# Meine neuen von kwoddel(Frank)



## herten04 (12. Sep. 2007)

Hallo.
Hier ein Bild von den zwei Neuen die mir Frank gegeben hat.
Sie sind noch im Gewöhnungsbad.
Ich bin gespannt wie sie sich farbmäßig entwickeln werden oder so bleiben.


----------



## rainthanner (12. Sep. 2007)

*AW: Meine neuen von kwoddel(Frank)*



			
				herten04 schrieb:
			
		

> Ich bin gespannt wie sie sich farbmäßig entwickeln werden


ich auch und ich hoffe, dass du uns auf dem Laufenden hältst. Sind ja nicht mehr gerade die kleinsten. 


 


Viel Freude an den Beiden. 


Gruß Rainer


----------



## herten04 (12. Sep. 2007)

*AW: Meine neuen von kwoddel(Frank)*

Hallo Rainer.


			
				rainthanner schrieb:
			
		

> ich auch und ich hoffe, dass du uns auf dem Laufenden hältst. Sind ja nicht mehr gerade die kleinsten.
> 
> Viel Freude an den Beiden.
> Gruß Rainer



Das versteht sich doch von selbst.


----------



## Koi-Uwe (12. Sep. 2007)

*AW: Meine neuen von kwoddel(Frank)*

Wie gross sind die denn ? Kann man auf dem Bild nicht wirklich erkennen.

Gruss
Uwe


----------



## herten04 (12. Sep. 2007)

*AW: Meine neuen von kwoddel(Frank)*

Hallo Uwe.
Einer etwa 20cm der andere ca.15cm.Angaben sind geschätzt und ohne Gewähr.


----------



## rainthanner (12. Sep. 2007)

*AW: Meine neuen von kwoddel(Frank)*



			
				herten04 schrieb:
			
		

> Hallo Uwe.
> Einer etwa 20cm der andere ca.15cm.Angaben sind geschätzt und ohne Gewähr.




ups, 

die hätte ich jezuz aber eine Ecke größer eingeschätzt. 

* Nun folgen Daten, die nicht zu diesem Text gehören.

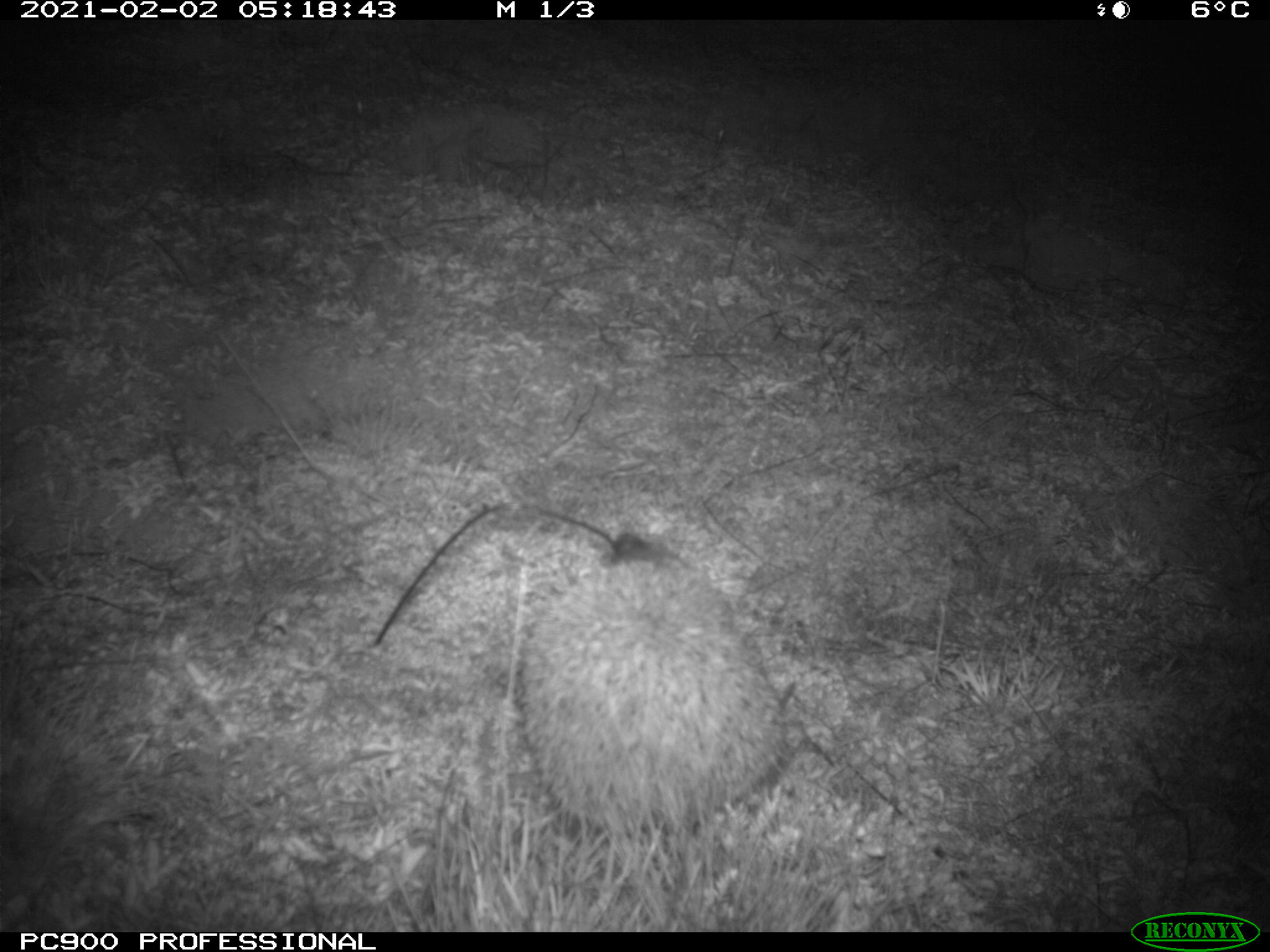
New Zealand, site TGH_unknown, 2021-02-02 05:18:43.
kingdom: Animalia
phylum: Chordata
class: Mammalia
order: Eulipotyphla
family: Erinaceidae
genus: Erinaceus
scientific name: Erinaceus europaeus europaeus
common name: european hedgehog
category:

Naja, wachsen ja fast von selbst. 

Gruß Rainer


----------



## Koi-Uwe (12. Sep. 2007)

*AW: Meine neuen von kwoddel(Frank)*

Und irgendwie hat der obere (was ist das für einer?) eine echt Lustige Form auf dem Foto, besonders der Kopf 







Gruss
Uwe


----------



## herten04 (12. Sep. 2007)

*AW: Meine neuen von kwoddel(Frank)*

Hallo Uwe.


			
				utzoff schrieb:
			
		

> Und irgendwie hat der obere (was ist das für einer?) eine echt Lustige Form auf dem Foto, besonders der Kopf
> 
> 
> 
> ...


Das Bild ist etwas verzerrt.Was für welche das sind,ich habe vergessen zu fragen.Eins weiß ich genau;Das sind meine ersten JAPAN KOI! 
Aber vielleicht schaut ja Frank nochmal rein und kann uns das sagen,aber ich glaube wenn es so war wie ich denke(Hei jucki alle auf die eine Mutti): wird man es erst später sehen können.


----------



## rainthanner (12. Sep. 2007)

*AW: Meine neuen von kwoddel(Frank)*

Spitzschnutenkoi heißen die. 

ganz genau eigentlich Nishiki-Pointedly. 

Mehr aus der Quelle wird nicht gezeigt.